Existing research reports inconsistent findings on how color affects cognitive task performance, with some studies favoring blue/green over red and others the opposite. This study aims to reconcile these discrepancies regarding color effects on cognition. The authors provide process evidence that activation of alternative motivations mediates the influence of color on task performance. Red induces avoidance motivation and improves detail‑oriented performance, while blue promotes approach motivation and enhances creative performance, and these effects generalize to product design and persuasive messaging and occur outside conscious awareness.

Abstract

Existing research reports inconsistent findings with regard to the effect of color on cognitive task performances. Some research suggests that blue or green leads to better performances than red; other studies record the opposite.
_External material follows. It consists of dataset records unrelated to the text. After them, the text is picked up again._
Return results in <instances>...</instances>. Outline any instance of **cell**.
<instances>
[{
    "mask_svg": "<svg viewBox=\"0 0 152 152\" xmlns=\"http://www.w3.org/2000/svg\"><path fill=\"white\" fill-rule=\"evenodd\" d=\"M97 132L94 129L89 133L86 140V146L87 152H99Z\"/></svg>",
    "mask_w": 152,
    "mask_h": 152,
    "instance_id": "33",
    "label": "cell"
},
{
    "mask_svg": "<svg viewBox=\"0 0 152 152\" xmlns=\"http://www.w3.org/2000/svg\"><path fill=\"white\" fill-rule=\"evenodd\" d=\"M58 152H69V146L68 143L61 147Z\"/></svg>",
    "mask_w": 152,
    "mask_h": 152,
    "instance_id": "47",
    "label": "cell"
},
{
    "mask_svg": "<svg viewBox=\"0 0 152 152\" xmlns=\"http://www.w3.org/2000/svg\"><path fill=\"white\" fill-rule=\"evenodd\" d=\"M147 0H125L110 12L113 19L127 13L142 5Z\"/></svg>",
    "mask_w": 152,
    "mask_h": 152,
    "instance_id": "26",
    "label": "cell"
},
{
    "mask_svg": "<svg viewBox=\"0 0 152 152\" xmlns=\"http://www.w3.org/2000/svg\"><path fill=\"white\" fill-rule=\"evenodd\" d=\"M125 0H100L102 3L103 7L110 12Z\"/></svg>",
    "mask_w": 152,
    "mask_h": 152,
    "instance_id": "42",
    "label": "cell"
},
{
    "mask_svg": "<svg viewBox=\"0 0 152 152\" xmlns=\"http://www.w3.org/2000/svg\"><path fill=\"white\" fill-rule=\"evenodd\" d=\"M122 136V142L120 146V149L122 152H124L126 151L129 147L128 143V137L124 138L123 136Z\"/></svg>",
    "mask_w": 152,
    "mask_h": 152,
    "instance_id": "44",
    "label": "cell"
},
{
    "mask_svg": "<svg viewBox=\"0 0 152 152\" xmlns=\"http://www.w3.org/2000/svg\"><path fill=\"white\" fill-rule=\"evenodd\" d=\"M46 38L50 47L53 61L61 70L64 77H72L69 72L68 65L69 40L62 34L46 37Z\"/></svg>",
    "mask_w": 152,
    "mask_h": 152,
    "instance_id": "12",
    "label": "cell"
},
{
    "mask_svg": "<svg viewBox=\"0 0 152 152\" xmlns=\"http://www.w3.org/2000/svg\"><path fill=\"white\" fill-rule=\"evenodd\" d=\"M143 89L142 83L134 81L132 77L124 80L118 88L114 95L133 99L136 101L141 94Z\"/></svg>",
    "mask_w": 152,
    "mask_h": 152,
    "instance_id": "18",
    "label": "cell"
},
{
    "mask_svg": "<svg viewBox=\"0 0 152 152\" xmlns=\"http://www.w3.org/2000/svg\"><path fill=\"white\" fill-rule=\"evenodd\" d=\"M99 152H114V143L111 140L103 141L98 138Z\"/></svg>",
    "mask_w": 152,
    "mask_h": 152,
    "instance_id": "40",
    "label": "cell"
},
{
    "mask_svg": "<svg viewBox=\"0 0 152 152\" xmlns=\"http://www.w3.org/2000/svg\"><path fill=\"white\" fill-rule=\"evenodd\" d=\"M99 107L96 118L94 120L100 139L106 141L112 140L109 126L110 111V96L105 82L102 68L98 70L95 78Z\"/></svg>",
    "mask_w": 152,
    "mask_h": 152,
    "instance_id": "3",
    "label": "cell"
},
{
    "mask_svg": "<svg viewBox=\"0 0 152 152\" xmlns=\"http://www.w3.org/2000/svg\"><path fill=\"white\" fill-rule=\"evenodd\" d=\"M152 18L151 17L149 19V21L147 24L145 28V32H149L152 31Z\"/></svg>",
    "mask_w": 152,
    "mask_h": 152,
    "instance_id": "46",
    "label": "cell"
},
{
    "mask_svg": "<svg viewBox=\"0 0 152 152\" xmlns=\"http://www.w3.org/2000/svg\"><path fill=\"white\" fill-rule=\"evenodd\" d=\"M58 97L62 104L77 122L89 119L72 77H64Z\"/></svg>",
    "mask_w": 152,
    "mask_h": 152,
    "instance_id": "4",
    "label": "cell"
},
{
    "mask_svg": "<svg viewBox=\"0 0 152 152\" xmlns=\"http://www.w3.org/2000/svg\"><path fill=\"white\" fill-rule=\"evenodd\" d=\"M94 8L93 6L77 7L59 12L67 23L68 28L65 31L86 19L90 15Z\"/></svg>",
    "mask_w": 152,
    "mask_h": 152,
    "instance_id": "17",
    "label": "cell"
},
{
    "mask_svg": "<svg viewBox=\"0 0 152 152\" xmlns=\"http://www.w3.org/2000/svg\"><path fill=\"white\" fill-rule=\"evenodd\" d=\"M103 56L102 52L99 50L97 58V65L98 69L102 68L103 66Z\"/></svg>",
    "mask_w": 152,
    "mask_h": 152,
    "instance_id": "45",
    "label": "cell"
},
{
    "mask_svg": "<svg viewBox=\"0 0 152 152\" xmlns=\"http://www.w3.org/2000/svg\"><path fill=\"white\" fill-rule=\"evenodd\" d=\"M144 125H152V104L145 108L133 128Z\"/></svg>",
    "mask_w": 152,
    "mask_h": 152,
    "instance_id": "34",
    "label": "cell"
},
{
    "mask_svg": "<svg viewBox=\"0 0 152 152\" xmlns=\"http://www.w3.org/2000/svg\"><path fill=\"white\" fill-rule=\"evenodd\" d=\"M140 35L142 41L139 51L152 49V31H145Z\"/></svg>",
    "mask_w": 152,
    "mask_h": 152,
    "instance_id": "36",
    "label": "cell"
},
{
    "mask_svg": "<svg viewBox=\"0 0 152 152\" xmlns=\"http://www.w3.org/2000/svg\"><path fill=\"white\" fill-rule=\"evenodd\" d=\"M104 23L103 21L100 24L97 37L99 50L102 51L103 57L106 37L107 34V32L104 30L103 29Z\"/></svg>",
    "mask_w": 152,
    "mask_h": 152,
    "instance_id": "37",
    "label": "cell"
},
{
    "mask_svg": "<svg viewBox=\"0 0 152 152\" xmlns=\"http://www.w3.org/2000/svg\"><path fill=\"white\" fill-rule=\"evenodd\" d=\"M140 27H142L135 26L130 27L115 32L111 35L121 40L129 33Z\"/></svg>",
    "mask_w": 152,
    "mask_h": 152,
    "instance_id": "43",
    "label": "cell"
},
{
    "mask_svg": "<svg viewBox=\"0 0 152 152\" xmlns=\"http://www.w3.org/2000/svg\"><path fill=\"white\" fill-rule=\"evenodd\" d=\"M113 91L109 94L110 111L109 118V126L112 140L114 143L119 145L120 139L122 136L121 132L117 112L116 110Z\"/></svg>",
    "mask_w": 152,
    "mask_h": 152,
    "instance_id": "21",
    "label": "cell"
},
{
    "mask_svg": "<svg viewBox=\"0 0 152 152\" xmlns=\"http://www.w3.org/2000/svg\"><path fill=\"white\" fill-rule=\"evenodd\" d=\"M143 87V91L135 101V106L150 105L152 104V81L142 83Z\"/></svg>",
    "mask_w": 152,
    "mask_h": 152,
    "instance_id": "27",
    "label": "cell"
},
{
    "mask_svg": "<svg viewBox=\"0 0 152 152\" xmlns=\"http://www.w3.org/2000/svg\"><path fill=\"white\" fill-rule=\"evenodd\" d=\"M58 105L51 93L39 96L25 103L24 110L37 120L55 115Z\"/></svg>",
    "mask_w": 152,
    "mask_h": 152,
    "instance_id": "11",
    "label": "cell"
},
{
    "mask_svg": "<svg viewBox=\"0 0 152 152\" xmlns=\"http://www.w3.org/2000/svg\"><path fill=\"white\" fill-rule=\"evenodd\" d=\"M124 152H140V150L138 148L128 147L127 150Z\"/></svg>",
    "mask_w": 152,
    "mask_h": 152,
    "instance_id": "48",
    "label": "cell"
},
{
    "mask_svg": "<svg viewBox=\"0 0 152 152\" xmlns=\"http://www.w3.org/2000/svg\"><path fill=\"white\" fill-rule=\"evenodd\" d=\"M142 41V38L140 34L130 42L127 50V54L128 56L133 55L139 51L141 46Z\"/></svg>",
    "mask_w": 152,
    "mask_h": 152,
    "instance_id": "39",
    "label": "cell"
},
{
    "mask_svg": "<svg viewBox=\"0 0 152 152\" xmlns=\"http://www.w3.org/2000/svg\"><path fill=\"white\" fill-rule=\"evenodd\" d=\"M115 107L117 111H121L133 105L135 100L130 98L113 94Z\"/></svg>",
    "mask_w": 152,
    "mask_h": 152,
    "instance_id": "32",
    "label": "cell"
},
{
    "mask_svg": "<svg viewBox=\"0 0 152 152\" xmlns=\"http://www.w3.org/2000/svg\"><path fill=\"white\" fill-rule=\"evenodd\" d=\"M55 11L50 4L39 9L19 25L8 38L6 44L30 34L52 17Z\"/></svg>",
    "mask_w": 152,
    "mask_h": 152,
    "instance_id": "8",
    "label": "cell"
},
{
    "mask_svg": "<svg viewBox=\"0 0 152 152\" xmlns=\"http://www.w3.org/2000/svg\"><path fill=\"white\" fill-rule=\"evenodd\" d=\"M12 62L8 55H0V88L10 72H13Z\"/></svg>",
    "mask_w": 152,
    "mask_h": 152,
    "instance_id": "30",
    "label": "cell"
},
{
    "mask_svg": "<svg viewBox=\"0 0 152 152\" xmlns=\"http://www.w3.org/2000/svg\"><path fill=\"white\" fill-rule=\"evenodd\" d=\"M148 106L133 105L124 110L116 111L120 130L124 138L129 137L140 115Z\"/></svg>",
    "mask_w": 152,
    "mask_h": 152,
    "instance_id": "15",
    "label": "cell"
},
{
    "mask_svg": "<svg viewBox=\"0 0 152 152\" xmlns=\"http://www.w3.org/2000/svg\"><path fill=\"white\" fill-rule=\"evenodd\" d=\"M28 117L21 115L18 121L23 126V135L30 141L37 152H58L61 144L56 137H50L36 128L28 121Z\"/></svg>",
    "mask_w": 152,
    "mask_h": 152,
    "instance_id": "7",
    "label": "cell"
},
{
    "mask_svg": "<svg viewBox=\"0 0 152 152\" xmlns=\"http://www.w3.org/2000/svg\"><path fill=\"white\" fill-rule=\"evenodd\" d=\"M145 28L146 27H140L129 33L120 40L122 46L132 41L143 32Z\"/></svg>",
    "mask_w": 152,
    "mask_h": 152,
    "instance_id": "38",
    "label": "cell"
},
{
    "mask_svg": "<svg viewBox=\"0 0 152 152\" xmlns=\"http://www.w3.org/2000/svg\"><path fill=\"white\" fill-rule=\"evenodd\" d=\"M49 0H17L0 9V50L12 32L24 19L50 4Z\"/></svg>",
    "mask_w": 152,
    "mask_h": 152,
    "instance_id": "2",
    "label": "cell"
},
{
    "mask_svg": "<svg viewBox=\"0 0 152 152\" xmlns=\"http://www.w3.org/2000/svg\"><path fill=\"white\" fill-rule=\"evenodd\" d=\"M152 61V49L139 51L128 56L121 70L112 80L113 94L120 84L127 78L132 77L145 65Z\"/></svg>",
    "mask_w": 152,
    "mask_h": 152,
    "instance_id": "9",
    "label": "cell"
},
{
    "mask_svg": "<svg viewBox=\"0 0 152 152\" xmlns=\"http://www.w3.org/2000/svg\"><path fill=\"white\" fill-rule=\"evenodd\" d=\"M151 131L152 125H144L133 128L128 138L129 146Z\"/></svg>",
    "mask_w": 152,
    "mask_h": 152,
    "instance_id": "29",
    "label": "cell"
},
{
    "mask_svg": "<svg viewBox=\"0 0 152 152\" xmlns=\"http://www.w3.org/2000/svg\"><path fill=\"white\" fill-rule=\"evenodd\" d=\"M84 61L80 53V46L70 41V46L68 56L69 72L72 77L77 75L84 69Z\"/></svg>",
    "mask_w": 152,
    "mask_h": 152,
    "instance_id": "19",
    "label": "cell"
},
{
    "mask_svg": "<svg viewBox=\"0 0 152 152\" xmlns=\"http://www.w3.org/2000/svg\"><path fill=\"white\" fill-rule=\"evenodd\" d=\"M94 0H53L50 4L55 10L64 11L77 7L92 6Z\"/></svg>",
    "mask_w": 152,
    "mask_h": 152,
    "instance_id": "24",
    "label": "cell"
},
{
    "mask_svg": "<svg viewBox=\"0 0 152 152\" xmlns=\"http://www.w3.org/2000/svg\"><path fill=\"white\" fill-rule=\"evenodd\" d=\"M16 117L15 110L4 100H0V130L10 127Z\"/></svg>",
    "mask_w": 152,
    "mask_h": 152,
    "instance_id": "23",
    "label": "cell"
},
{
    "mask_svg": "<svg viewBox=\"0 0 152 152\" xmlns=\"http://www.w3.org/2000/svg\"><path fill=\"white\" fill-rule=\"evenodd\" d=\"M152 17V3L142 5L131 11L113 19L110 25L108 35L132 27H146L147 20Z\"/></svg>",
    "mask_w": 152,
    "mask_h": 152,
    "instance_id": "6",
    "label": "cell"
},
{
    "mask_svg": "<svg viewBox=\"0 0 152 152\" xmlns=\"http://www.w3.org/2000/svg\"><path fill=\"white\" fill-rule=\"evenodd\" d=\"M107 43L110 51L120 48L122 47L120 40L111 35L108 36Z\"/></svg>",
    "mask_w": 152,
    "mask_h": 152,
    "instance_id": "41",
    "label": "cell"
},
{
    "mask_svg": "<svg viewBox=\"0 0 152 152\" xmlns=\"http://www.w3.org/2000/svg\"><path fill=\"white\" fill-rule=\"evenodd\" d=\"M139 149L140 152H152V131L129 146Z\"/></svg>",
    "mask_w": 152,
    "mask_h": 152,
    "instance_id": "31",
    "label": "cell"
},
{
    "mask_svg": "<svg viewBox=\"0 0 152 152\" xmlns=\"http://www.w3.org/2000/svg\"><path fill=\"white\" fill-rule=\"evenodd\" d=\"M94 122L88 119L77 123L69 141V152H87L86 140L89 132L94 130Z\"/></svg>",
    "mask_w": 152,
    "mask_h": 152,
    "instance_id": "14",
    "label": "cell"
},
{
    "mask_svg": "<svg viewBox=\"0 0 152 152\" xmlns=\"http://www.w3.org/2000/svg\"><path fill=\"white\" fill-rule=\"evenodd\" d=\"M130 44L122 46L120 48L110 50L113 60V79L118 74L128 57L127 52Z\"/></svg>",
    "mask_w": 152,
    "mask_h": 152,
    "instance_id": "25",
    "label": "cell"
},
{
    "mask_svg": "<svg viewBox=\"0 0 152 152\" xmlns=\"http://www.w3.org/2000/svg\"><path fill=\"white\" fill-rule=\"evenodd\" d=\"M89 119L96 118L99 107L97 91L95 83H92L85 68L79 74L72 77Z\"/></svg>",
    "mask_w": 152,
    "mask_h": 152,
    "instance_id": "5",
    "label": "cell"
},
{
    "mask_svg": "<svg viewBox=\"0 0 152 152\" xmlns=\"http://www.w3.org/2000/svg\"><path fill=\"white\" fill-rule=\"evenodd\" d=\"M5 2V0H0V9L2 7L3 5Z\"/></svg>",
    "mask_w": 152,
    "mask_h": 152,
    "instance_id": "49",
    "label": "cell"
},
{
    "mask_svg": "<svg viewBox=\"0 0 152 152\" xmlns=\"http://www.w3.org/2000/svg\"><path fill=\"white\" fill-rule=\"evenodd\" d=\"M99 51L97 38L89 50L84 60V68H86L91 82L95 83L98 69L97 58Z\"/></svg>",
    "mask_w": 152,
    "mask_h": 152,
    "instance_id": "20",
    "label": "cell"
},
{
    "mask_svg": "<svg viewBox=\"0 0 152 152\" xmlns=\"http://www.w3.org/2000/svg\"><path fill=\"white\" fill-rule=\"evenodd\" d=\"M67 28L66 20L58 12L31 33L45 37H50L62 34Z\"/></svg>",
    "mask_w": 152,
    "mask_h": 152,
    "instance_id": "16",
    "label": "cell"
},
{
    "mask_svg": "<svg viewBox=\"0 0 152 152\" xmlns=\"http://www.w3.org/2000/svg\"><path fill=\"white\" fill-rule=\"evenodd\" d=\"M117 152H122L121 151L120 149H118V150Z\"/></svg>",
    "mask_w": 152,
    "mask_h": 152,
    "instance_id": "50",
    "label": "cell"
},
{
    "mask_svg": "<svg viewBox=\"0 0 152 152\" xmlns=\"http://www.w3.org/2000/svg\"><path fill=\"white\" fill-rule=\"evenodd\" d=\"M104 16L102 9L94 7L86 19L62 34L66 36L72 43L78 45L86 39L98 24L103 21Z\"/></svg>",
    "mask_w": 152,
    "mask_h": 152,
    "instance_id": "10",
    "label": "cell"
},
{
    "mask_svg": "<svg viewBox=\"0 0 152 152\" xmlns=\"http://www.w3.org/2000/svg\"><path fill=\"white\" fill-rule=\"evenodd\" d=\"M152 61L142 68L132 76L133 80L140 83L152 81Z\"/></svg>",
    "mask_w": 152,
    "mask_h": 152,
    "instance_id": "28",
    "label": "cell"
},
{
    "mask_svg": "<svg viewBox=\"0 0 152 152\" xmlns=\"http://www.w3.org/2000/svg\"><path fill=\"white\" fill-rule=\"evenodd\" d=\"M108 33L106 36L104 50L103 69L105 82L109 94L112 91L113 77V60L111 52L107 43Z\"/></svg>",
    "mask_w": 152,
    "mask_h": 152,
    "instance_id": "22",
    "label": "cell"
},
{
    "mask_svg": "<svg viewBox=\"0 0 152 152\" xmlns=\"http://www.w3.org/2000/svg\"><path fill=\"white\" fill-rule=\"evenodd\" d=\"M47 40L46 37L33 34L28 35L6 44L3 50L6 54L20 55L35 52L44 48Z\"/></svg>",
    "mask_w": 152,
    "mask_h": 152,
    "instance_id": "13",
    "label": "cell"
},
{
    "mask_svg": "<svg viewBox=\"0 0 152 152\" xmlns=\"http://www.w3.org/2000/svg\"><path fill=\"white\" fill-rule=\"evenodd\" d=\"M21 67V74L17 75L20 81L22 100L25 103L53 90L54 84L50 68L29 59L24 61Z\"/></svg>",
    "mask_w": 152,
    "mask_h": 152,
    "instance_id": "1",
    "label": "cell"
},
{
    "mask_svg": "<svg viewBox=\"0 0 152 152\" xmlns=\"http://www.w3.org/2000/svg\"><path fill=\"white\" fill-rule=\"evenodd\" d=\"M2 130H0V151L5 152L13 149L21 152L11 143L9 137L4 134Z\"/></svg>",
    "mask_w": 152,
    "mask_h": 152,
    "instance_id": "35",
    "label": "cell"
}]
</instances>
Current work reconciles this discrepancy. We demonstrate that red (versus blue) color induces primarily an avoidance (versus approach) motivation (study 1, n = 69) and that red enhances performance on a detail-oriented task, whereas blue enhances performance on a creative task (studies 2 and 3, n = 208 and 118). Further, we replicate these results in the domains of product design (study 4, n = 42) and persuasive message evaluation (study 5, n = 161) and show that these effects occur outside of individuals' consciousness (study 6, n = 68). We also provide process evidence suggesting that the activation of alternative motivations mediates the effect of color on cognitive task performances.